• [Liste des tâches]:
1 – Citez le passage de l'extrait sur Fukushima qui commence par les mots « Plus de trois » et se termine par « à la population. ».
2 – D'après l'extrait sur Fukushima, combien de riverains l'ouverture du territoire pourrait-elle ramener ?

ALT

Fukushima, le pire reste à venir

Plus de trois ans après l’accident nucléaire de Fukushima, la situation de la centrale semble toujours aussi préoccupante. Pourtant, le gouvernement japonais a entrepris de rouvrir une partie de la zone interdite à la population.

« Cette décision est inacceptable », s’exclame la journaliste japonaise Mari Takeuchi. Depuis avril 2014, le gouvernement japonais autorise l’accès à trois communes de la zone interdite qui entoure la centrale de Fukushima Daiichi. Incitant les habitants à regagner leurs maisons en journées mais sans y dormir. L’ouverture de ce territoire pourrait entraîner le retour de 16 000 riverains sur Tamura, Kawauchi et une partie de Minamisoma. Aucune protection n’est exigée alors que certains endroits ne sont distants que d’une dizaine de kilomètres de la centrale. Le gouvernement nippon assure que si ces trois communes rouvrent sur les 11 qui composent la zone, c’est que le taux de moins de 20 microsieverts par an est respecté. Mari Takeuchi ne peut pas croire que la zone rouvre déjà. Aujourd’hui encore, elle se bat pour « que les femmes enceintes et les enfants quittent cette préfecture, explique-t-elle. Ils sont trop vulnérables et souffriront, encore plus que les autres, des conséquences de la radioactivité dans le futur. » Pétitions en ligne, blogs, réseaux sociaux, cette journaliste japonaise se retrouve complètement dans la voix de l’antinucléaire nippon qui s’est élevée au Japon dès mars 2011. Un mouvement qui ne semble pas faiblir. « Je ne peux pas me résoudre à ce que des êtres humains souffrent au profit du lobby du nucléaire. » La réouverture d’une partie de la zone interdite est-elle prématurée ? La situation actuelle de la centrale n’est en tout cas pas rassurante. Depuis l’accident, en mars 2011, Tokyo Electric power (Tepco), la compagnie exploitante de Fukushima Daiichi, semble colmater, sans donner l’impression de vraiment gérer le désastre. Ses récentes révélations font froid dans le dos. Fissures, fuites d’eau radioactive dans l’océan… La société a récemment reconnu une perte, en août 2013, quatre heures durant, de 280 milliards de becquerels de césium 134/137 rejetés du site par heure, contre 10 millions de becquerels par heure habituellement. Soit 2 800 fois la dose. (Source : Science et avenir).

• [Contenu des données]:
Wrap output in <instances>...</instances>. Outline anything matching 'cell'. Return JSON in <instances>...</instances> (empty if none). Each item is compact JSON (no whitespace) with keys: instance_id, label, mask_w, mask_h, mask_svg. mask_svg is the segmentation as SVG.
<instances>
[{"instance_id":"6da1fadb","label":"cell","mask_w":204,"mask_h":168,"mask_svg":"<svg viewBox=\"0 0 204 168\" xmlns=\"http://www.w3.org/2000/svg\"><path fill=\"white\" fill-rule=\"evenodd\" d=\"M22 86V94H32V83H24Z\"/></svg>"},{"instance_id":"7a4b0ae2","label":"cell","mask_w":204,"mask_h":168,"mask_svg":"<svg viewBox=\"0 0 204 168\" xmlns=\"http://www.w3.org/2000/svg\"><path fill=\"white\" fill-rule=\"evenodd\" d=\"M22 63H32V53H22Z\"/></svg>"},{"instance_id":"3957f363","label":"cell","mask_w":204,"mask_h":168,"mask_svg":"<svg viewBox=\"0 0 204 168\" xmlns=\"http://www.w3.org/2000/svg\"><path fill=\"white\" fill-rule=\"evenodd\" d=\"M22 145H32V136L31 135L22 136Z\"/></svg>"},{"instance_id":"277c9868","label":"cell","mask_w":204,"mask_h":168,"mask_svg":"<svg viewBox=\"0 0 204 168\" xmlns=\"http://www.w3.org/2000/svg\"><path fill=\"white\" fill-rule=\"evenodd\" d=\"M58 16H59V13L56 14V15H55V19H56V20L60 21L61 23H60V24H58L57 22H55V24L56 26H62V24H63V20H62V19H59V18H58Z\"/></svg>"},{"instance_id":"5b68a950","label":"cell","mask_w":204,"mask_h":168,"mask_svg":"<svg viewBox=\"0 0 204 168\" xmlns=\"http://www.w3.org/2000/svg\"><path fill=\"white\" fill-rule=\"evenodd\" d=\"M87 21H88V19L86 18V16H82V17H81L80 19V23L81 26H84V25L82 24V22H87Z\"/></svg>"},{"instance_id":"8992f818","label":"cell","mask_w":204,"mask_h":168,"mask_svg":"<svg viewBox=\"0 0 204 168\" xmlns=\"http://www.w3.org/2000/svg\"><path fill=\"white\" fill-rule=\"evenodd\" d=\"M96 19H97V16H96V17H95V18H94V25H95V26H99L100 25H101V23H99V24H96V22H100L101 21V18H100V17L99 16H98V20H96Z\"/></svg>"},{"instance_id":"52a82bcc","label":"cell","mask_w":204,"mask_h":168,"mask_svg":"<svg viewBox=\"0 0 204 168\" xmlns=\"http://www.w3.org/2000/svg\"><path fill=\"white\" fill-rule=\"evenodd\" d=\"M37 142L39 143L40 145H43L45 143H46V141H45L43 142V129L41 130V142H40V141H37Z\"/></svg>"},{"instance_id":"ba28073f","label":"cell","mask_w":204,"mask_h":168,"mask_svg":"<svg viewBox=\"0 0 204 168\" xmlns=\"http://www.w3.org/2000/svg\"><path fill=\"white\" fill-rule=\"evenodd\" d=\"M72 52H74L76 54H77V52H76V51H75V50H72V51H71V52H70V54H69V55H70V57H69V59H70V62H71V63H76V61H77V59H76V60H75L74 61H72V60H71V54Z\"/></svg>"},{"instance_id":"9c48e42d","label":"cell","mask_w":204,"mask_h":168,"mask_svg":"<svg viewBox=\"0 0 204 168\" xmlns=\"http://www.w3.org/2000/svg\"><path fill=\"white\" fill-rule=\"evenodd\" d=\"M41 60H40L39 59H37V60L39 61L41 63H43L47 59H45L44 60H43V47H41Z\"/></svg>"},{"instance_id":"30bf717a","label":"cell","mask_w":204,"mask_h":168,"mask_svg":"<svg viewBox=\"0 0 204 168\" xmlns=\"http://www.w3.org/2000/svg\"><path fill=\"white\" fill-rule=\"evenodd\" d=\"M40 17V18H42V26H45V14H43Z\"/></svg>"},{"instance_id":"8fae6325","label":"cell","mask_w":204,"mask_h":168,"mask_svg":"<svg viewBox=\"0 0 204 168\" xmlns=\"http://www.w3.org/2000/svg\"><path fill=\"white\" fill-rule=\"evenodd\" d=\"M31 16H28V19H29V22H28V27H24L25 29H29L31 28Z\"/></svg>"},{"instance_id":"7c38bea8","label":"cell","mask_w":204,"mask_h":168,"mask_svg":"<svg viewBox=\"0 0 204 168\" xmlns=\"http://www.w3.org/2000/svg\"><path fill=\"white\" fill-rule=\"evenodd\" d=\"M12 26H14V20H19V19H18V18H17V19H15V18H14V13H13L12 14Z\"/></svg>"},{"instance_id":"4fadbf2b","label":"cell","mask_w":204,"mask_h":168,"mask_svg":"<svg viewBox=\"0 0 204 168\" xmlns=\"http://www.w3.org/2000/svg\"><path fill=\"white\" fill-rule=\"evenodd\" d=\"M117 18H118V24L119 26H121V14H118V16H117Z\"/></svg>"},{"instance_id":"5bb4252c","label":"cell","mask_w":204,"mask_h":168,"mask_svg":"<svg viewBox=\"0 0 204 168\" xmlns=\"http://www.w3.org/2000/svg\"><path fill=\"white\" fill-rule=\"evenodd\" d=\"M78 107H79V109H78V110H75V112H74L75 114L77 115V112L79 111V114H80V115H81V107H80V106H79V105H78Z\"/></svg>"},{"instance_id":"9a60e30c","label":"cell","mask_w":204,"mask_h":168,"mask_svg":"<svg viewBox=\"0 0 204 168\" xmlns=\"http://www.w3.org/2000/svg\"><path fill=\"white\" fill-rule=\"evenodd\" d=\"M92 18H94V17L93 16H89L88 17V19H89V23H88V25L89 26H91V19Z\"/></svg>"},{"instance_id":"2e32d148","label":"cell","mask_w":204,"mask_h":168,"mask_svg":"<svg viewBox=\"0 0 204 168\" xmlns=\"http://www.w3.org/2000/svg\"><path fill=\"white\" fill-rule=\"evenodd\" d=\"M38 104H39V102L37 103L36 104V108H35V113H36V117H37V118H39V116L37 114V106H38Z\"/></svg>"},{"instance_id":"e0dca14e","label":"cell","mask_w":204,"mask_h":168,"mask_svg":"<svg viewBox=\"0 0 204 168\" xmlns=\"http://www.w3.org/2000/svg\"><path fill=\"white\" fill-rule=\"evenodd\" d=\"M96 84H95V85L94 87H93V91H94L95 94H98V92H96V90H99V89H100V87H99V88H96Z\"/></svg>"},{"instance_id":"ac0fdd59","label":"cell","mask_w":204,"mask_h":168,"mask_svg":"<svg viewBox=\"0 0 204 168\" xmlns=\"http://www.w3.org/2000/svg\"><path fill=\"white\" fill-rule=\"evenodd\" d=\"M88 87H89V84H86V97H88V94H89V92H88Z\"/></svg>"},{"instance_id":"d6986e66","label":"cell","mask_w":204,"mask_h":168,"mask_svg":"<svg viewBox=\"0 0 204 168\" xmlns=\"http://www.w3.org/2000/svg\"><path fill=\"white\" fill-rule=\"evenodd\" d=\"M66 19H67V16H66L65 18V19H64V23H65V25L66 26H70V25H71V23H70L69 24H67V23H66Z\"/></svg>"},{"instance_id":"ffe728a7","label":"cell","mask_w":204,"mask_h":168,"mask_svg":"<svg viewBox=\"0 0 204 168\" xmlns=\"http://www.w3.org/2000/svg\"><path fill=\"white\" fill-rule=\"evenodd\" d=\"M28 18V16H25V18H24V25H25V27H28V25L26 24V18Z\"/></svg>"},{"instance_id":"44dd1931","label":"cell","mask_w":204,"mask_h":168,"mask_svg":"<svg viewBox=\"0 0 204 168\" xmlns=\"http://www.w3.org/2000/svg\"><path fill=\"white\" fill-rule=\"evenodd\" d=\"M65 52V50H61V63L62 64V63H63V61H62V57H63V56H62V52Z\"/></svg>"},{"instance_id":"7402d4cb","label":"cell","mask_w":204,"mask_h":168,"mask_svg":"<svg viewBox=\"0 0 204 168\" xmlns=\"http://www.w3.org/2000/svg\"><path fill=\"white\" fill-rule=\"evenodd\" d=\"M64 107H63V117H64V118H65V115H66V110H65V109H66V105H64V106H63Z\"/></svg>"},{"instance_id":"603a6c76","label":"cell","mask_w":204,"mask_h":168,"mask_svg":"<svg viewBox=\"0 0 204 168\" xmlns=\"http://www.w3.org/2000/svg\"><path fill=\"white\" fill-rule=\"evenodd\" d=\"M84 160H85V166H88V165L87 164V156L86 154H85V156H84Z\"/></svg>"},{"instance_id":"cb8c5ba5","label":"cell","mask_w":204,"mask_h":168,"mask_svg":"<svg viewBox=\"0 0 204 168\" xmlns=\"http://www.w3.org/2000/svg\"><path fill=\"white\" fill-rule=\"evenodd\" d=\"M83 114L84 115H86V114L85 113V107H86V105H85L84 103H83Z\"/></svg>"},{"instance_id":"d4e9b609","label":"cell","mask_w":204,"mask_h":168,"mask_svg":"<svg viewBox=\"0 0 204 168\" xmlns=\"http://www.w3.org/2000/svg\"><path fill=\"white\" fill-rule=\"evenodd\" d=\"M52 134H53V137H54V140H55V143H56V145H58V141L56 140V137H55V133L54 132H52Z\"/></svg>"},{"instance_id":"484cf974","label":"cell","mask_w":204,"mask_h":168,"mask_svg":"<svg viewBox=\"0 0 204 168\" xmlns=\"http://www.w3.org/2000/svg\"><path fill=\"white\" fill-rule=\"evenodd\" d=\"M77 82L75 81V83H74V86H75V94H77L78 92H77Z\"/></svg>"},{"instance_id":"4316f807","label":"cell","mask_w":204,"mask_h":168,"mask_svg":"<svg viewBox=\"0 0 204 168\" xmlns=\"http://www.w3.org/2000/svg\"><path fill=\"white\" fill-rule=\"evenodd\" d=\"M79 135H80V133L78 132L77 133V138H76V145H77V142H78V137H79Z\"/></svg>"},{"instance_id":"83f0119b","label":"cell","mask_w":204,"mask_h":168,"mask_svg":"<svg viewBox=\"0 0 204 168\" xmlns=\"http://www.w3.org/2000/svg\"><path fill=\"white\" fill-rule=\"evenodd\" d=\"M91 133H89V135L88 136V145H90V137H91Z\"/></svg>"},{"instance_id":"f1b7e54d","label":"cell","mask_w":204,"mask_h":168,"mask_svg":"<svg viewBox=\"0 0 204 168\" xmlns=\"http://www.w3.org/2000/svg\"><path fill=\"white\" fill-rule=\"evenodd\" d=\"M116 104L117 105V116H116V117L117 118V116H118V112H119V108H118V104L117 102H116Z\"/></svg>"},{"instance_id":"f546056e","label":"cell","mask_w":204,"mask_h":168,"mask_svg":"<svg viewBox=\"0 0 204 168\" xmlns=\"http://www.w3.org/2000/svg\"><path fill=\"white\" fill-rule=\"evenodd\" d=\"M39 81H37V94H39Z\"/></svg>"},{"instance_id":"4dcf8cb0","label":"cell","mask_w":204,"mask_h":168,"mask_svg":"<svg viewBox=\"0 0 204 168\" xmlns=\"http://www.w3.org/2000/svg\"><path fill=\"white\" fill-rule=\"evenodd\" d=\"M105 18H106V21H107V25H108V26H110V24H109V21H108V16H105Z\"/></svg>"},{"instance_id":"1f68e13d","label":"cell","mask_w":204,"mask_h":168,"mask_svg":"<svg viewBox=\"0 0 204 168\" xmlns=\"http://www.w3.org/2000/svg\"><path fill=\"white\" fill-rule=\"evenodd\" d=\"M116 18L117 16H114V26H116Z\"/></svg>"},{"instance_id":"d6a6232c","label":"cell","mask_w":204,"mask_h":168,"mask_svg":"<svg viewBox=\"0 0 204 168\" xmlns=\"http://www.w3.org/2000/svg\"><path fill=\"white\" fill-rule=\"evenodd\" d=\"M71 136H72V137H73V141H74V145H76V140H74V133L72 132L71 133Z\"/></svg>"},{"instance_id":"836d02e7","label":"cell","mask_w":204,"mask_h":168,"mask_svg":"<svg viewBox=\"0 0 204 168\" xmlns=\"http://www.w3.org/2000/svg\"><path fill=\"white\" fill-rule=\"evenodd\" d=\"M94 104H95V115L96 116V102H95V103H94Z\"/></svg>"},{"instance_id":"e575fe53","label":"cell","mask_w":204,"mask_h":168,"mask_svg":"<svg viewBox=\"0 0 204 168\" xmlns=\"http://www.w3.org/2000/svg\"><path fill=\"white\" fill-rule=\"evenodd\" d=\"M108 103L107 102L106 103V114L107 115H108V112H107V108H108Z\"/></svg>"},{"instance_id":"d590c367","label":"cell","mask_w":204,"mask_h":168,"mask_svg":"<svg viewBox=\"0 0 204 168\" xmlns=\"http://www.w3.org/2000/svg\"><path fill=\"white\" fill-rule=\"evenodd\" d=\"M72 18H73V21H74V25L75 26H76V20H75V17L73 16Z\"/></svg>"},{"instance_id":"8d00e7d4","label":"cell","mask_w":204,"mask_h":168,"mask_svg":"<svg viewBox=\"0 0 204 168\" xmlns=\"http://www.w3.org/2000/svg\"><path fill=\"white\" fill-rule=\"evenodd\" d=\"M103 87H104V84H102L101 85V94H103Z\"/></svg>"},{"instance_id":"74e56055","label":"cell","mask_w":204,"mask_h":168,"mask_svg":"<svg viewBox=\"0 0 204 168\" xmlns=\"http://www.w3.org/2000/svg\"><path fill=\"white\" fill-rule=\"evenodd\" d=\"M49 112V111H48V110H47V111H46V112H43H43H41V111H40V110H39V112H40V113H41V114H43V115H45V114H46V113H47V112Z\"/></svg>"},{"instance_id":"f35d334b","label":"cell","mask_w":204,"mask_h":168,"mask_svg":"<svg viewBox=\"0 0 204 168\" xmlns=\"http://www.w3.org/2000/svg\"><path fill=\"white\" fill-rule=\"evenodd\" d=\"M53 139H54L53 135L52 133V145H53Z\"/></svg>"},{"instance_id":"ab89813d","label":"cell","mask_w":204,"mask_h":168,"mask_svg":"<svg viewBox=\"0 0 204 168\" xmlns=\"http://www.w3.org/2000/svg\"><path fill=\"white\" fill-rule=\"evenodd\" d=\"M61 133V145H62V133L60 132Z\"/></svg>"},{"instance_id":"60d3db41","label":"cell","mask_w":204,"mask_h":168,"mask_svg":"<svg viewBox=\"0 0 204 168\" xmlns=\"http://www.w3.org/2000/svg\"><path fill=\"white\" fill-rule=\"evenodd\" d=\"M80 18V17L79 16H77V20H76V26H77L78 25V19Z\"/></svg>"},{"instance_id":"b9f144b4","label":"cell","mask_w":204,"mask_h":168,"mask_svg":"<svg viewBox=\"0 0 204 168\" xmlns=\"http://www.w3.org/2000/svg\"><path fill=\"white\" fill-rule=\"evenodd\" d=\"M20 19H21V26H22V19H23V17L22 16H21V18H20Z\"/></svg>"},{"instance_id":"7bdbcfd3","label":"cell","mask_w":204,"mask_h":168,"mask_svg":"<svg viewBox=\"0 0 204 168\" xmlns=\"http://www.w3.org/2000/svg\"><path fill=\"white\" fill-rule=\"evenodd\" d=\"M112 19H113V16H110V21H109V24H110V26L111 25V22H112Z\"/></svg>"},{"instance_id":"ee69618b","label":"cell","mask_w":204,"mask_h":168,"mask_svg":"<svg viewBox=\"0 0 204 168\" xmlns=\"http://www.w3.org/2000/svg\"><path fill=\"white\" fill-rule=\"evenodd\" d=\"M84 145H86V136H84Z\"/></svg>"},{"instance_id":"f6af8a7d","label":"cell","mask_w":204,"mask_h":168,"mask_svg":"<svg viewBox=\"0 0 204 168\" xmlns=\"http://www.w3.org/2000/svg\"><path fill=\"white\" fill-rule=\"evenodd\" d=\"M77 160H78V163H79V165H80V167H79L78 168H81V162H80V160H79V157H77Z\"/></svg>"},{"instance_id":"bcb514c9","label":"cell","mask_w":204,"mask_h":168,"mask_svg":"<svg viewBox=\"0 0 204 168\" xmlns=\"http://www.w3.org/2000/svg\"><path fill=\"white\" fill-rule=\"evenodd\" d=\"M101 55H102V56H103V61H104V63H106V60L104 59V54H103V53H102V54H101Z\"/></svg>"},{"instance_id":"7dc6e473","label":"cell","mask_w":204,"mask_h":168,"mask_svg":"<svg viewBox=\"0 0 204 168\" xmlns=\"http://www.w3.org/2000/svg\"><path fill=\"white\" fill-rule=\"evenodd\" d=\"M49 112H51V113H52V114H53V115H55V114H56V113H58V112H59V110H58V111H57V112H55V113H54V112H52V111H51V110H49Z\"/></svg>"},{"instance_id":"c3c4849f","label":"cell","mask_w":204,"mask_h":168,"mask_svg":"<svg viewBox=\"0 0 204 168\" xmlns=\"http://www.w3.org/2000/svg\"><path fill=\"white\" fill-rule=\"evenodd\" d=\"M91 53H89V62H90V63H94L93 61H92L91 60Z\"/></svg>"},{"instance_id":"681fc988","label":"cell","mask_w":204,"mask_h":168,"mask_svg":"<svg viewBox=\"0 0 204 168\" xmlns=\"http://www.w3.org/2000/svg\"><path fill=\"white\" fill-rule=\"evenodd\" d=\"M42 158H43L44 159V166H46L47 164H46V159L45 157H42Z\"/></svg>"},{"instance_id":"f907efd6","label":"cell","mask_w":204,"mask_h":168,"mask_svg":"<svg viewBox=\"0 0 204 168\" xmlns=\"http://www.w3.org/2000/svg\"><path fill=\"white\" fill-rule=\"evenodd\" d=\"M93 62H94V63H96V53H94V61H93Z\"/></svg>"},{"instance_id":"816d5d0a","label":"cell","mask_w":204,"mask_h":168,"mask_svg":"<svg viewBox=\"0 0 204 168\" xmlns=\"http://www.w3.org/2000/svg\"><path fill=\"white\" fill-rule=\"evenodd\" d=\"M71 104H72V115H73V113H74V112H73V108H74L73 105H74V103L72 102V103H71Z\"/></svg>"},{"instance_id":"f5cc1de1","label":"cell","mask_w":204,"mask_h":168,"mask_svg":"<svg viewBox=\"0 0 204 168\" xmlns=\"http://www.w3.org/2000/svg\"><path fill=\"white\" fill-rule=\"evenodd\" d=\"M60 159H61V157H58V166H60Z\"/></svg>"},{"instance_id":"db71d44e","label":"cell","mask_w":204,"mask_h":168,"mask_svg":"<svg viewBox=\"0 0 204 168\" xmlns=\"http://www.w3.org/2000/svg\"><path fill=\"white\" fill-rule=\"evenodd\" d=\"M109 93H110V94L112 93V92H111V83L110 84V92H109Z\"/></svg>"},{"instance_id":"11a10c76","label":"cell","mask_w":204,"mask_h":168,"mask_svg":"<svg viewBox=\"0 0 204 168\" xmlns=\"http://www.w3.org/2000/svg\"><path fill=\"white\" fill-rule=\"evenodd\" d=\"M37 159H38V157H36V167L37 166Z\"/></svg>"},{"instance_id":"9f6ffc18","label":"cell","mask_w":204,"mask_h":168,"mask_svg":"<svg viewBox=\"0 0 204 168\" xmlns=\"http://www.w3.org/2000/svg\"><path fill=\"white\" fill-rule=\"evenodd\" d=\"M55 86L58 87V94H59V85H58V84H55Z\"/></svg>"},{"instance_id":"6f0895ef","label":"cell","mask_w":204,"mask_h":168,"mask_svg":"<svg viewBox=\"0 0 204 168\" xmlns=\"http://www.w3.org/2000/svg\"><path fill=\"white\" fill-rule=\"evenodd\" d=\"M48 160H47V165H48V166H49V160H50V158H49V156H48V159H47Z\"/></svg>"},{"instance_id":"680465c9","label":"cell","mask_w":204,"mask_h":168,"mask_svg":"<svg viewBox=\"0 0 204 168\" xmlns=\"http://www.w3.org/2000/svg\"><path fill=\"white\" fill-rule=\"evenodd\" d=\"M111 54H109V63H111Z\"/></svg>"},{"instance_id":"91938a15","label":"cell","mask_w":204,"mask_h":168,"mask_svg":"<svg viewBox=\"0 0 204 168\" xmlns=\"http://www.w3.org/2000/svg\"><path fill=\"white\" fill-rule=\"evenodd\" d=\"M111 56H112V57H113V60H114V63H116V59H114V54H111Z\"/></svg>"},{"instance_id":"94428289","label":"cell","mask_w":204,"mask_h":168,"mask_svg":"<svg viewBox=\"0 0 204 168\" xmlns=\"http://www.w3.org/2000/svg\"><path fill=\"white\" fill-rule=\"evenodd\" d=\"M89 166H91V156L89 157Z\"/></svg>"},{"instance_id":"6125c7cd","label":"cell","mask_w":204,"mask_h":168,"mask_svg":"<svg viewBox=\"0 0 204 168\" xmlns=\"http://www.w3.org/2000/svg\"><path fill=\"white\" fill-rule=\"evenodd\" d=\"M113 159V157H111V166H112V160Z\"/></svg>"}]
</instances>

• [Corrigé]:
1 –
Plus de trois ans après l’accident nucléaire de Fukushima, la situation de la centrale semble toujours aussi préoccupante. Pourtant, le gouvernement japonais a entrepris de rouvrir une partie de la zone interdite à la population.

2 – 16 000 riverains.